La lucha por el estado (IV).
La publicación del Libro Blanco en 1939 acabó momentáneamente la cooperación con los británicos con el Haganáh, pasando éste a la semiclandestinidad, como ya había hecho las fuerzas militantes del sionismo revisionista.
Las fuerzas del sionismo revisionista: el Etzel y el Leji.
El Haganáh y sus cuerpos de elite, Palmaj, operaban dentro del marco del Yishuv, del socialsionismo y del Movimiento Kibutzista Unido, amenazados por el problema árabe y la compleja relación con el mandatario. Los revisionistas se negaron a reconocer la legitimidad de la Agencia Judía y su brazo militar.
Jabotinsky ya había pensado en la creación de unas legiones judías en 1914. Jabotinsky, Weizmann y Yoseph Trumpeldor, un socialsionista radical y veterano de la guerra ruso-japonesa, decidieron que una legión judía que luchara al lado de los aliados en la I guerra mundial podía ser una buena palanca para obtener concesiones de los ingleses en Oriente Próximo. Jabotinsky veía además esa legión como primer paso para el desarrollo de una fuerza judía que formara parte del ejército británico de Palestina. En 1915 se habían formado dos legiones judías, compuestas por voluntarios de los estados unidos, Gran Bretaña y palestina y en 1918, fueron licenciadas.
Para Jabotinsky estas legiones fueron el modelo para el Betar y el Etzel (Irgum). El Betar fue su movimiento juvenil, creada en Latvia en 1924, y que había de ser el núcleo de una mini legión, una organización política sionista, con preparación militar, y militante. En los años treinta el Betar se vio radicalizado por militantes palestinos, que organizaron dentro de él células militares secretas que acabaron convirtiéndose en el clandestino Etzel. El Betar acabaría siendo la principal fuente de reclutamiento del Etzel, que surgió como una escisión del Haganáh nacional en 1931. Pero ni Jabootinsky ni Begin, líder del Betar en Polonia, aceptaron la evolución de éste hacia el radical Etzel-Leji en 1939. En esto desempeño un papel fundamental Avraham Stern.
Cuando el Betar tomó la dirección del Etzel, el grupo escindido original estaba dirigido por Moshe Rozemberg. David Raziel, que lo sucedió en 1938, era un leal adherente a Jabotinsky y, a pesar de su tono militante, era en esencia un firme creyente en la acción legal.

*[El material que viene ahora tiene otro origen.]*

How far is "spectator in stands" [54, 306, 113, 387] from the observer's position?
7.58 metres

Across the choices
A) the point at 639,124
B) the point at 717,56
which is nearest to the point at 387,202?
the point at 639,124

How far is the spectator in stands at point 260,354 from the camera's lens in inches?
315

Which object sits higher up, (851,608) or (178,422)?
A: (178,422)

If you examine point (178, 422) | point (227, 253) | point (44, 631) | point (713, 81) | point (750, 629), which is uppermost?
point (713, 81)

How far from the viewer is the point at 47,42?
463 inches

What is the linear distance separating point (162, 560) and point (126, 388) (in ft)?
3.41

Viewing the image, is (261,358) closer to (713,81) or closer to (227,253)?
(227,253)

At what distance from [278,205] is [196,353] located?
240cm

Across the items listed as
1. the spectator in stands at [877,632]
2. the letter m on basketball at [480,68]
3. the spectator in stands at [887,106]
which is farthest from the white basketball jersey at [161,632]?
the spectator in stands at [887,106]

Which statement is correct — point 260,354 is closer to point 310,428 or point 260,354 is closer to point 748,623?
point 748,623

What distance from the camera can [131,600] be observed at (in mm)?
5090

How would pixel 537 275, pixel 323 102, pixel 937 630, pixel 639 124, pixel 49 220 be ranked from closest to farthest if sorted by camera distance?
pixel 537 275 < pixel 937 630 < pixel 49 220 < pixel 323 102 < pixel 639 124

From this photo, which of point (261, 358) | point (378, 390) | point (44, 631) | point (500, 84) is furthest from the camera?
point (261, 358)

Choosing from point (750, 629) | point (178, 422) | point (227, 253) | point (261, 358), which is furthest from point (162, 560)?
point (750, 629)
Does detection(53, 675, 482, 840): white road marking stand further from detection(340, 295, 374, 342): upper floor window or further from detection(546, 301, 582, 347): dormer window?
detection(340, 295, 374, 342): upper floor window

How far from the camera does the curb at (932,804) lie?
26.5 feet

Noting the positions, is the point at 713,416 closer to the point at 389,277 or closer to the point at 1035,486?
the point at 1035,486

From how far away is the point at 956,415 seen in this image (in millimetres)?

Para Raziel el Etzel debía ser el instrumento militar del Betar, y no un instrumento político, y su comandante en jefe tendría que ser Jabotinsky.
Avraham Stern, un converso enigmático y ascético, veía las cosas de otra manera. Él, que nunca había pertenecido ni al movimiento revisionista ni al Betar, se atrevió a desafiar la autoridad y la línea política revisionista de Jabotinsky en Palestina, abogando por la guerra abierta contra el Imperio británico, guerra que debía llegar hasta la propia Inglaterra metropolitana como hasta el resto del Imperio, al que él llamaba "ese ocupante extranjero".
Stern reclutó a los primeros miembros de entre los intelectuales de la Universidad Hebraica de la década de los treinta, y formó un grupo disidente del Etzel, conocido con el nombre de Leji o, tras una serie de robos de banco, asesinatos y crímenes diversos, la Banda de Stern. En 1937, Stern fue a Polonia y allí organizó células secretas del Etzel dentro del Betar, desafiando así a la estrella local, Menajem Begin.
En 1940, un grupo de activistas revisionistas moderados y del movimiento Kibutzista Unido abogaron por la formación de un frente clandestino judío armado, en el que estuvieran presentes todas las tendencias. La idea era establecer cuadros judíos, militarizar la judería sionista y, saltándose a la torera el libro Blanco, establecer un ejército judío independiente, autónomo de los británicos y de los aliados.
El Am Lojem (Nación en lucha) no fue el último esfuerzo para la unión política de todas las fuerzas militares de Palestina. El libro Blanco había galvanizado a todas las diversas facciones, ya no era cuestión de resistencia o de la lucha, sino de cuánta y de qué tipo.